About this task - Each line below must be reproduced exactly as it stands. Pictures stay out of the copy.
[[ Data block open ]]
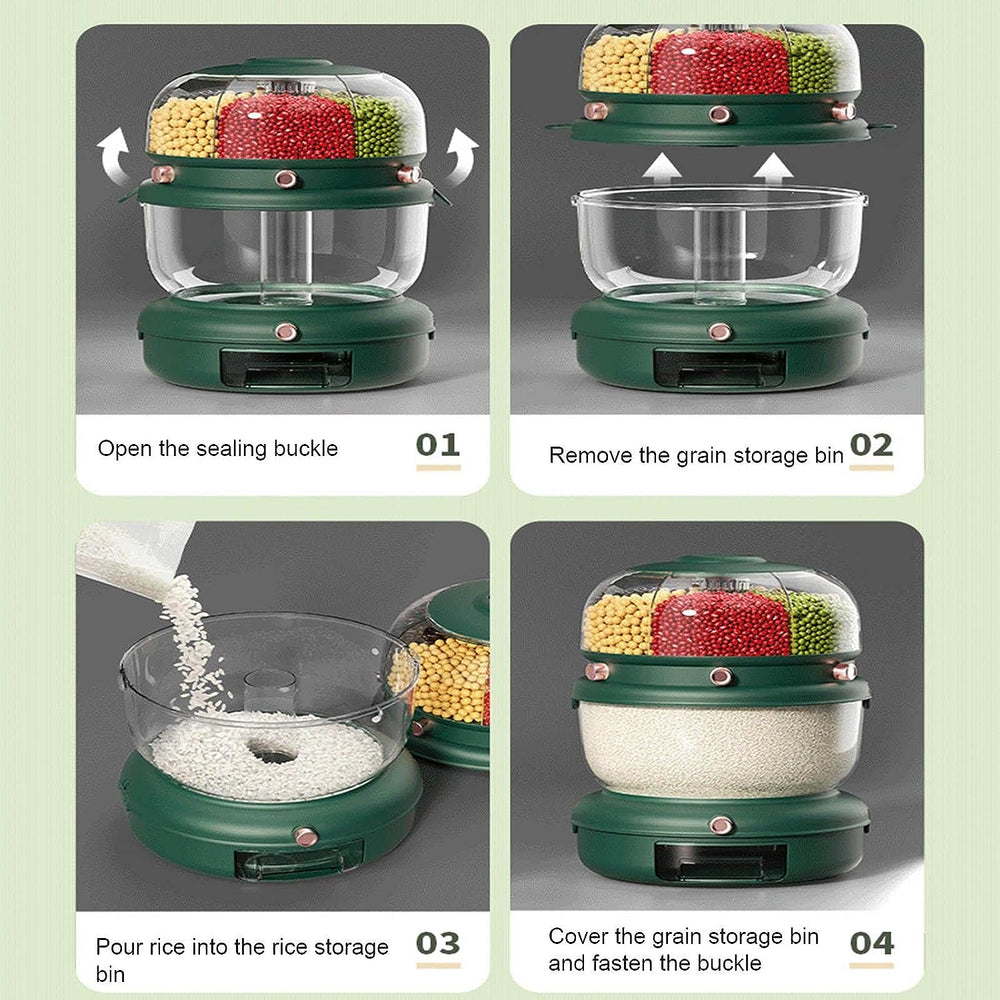 Open the sealing buckle 01

Remove the grain storage bin 02

Pour rice into the rice storage bin 03

Cover the grain storage bin and fasten the buckle 04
[[ Data block closed ]]
Solution to this exercise -
 Open the sealing buckle 01

Remove the grain storage bin 02

Pour rice into the rice storage bin 03

Cover the grain storage bin and fasten the buckle 04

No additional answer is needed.